■ REQUIREMENT ■
The records that follow must be repeated exactly, minus the images.

■ DATA PROVIDED ■
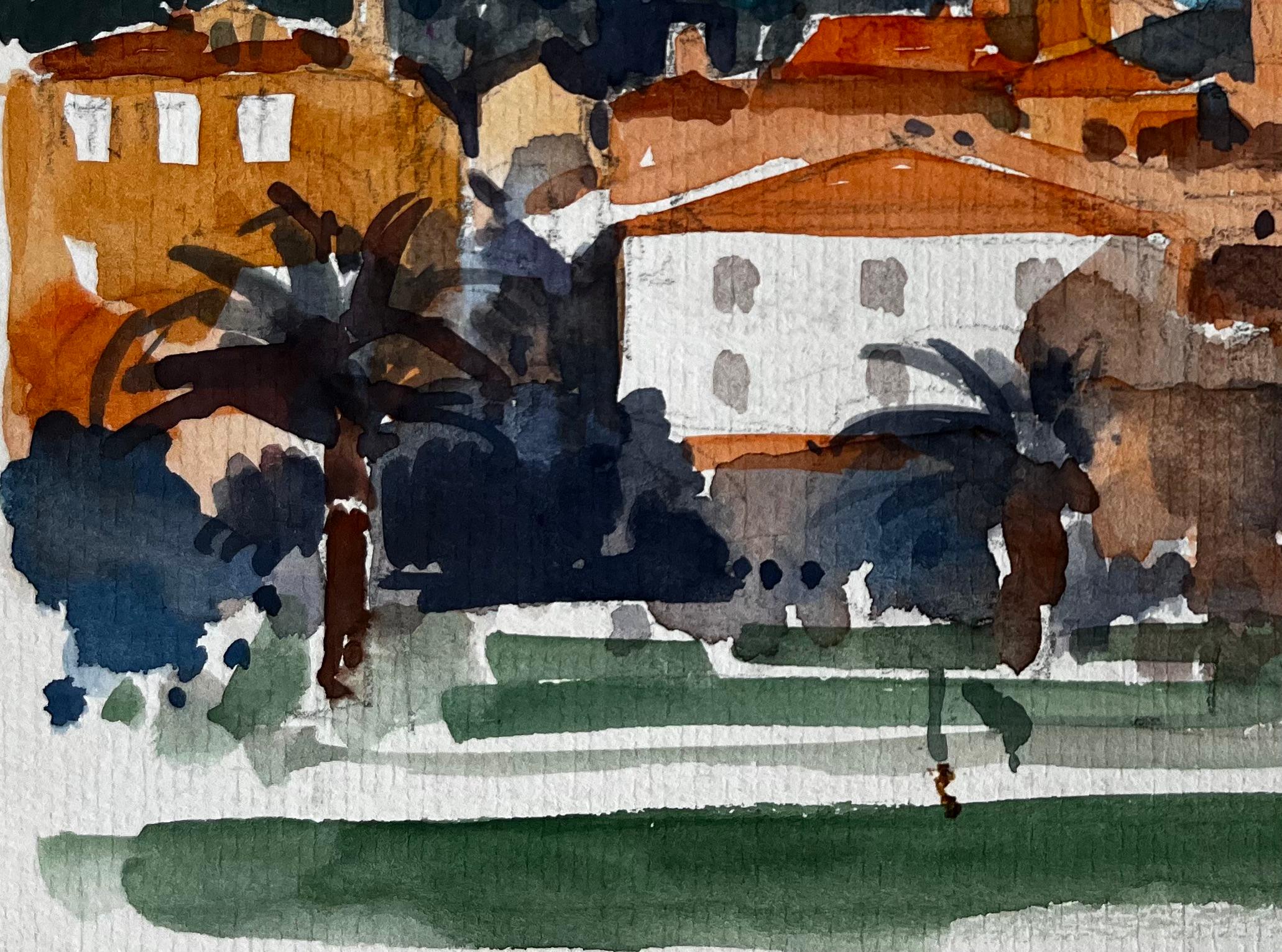 Título: Menton Paisaje urbano de la Riviera francesa con torres de iglesias y palmeras Pintura a la acuarela
Artista: Pierre Neveu (francés n.1929)
Técnica: Acuarela sobre papel de artista, sin enmarcar
Tamaño (A x A): 6 x 8,25 pulgadas
Firmado:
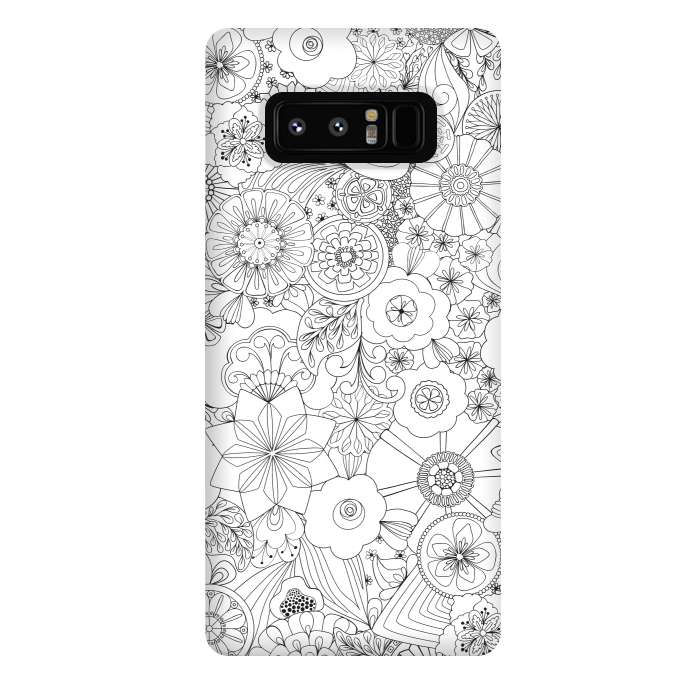 Galaxy Note 8 StrongFit 70s Blooms in Black and White by Paula Ohreen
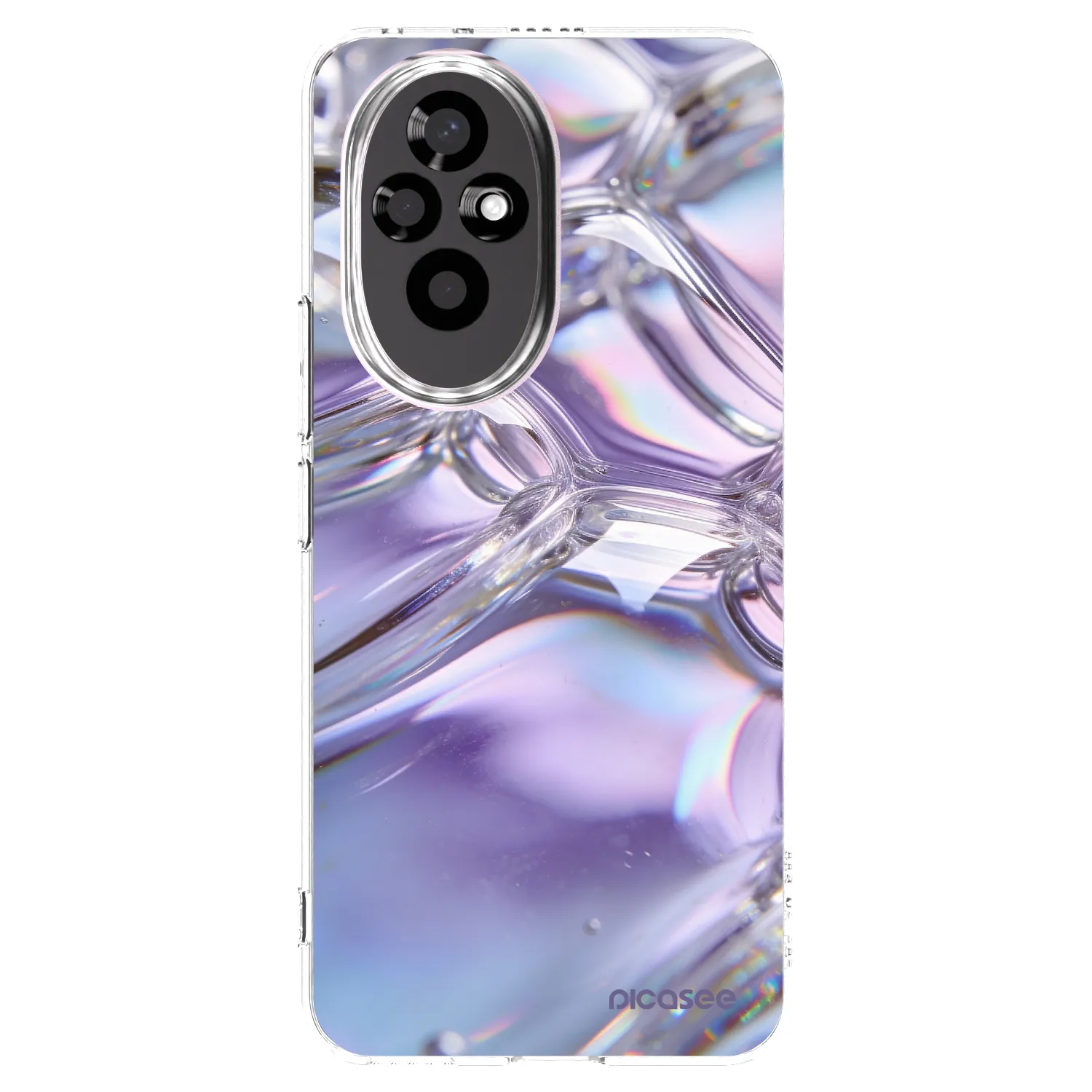 Picasee silikonowe przeźroczyste etui na Honor 200 Pro 5G - Iridescent bubbles
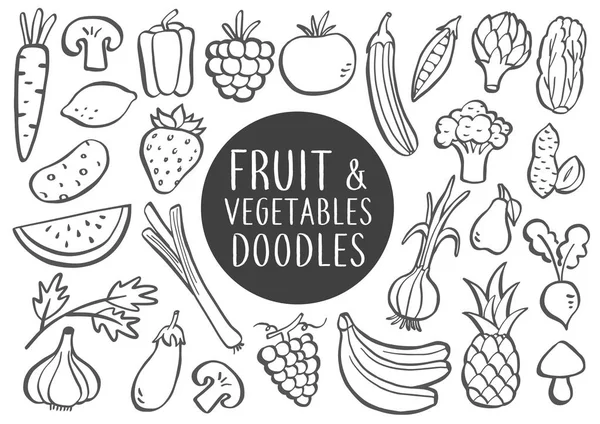 Colección Garabatos Dibujados Mano Frutas Verduras Puede Utilizar Para Ilustrar — Vector de stock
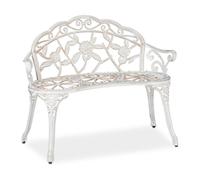 Relaxdays Banc de Jardin, 2 sièges, Roses, terrasse, Balcon, Aluminium et Fonte, Antique, 78 x 98 x 57 cm, Blanc/Bronze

■ WRITTEN ANSWER ■
 Título: Menton Paisaje urbano de la Riviera francesa con torres de iglesias y palmeras Pintura a la acuarela
Artista: Pierre Neveu (francés n.1929)
Técnica: Acuarela sobre papel de artista, sin enmarcar
Tamaño (A x A): 6 x 8,25 pulgadas
Firmado:
 Galaxy Note 8 StrongFit 70s Blooms in Black and White by Paula Ohreen
 Picasee silikonowe przeźroczyste etui na Honor 200 Pro 5G - Iridescent bubbles
 Colección Garabatos Dibujados Mano Frutas Verduras Puede Utilizar Para Ilustrar — Vector de stock
 Relaxdays Banc de Jardin, 2 sièges, Roses, terrasse, Balcon, Aluminium et Fonte, Antique, 78 x 98 x 57 cm, Blanc/Bronze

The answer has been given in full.